Reading text |
As for the sba borrowing money, I have been this route and do not beleive the publicity, you need money to borrow money, if you own a house they want collateral. NEVER take this route if you fail remember your home is on the line.
I know none of this postive, but I am still hunting and working my way through the options, and know I will find the solution, hope some of this helps.
post #39 of 55
I have been decorating cakes for almost 10 years, out of my home. In MI you must have a seperate kitchen, no ifs, ands, or buts about it. I just recently got very lucky with my community center. (I've been after them for 2 years to let me use their kitchen.) I wrote a letter to the board members, told them what I do & what I wanted & what I would do for them in exchange for use of the kitchen. It doesn't have to cost alot. Be creative! The things I had to do were 1) get a DBA ($10.00) & 2)get a license for the kitchen ($70.00).

Another option, to become "patially" legal (a friend of mine did this) is to get an LLC. (Legal liability company.) This will cost you about $50.

Supplied data |
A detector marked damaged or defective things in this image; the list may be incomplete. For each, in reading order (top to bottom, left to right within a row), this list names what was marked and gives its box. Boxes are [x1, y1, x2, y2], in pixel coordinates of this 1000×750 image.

...

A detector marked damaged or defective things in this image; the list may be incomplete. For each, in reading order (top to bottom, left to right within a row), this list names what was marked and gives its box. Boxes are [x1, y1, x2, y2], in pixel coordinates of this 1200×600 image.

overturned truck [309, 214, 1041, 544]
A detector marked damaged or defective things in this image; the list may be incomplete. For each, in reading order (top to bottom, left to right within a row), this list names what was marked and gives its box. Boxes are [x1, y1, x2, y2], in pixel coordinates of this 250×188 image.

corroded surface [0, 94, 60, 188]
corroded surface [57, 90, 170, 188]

Exercise instructions |
1 – Write out the part of the cake-business post that begins at the words "I know none" and stops after the words "you about $50.".
2 – In the cake-business post, how much did the license for the kitchen cost?

Answers given |
1 –
I know none of this postive, but I am still hunting and working my way through the options, and know I will find the solution, hope some of this helps.
post #39 of 55
I have been decorating cakes for almost 10 years, out of my home. In MI you must have a seperate kitchen, no ifs, ands, or buts about it. I just recently got very lucky with my community center. (I've been after them for 2 years to let me use their kitchen.) I wrote a letter to the board members, told them what I do & what I wanted & what I would do for them in exchange for use of the kitchen. It doesn't have to cost alot. Be creative! The things I had to do were 1) get a DBA ($10.00) & 2)get a license for the kitchen ($70.00).

Another option, to become "patially" legal (a friend of mine did this) is to get an LLC. (Legal liability company.) This will cost you about $50.

2 – $70.00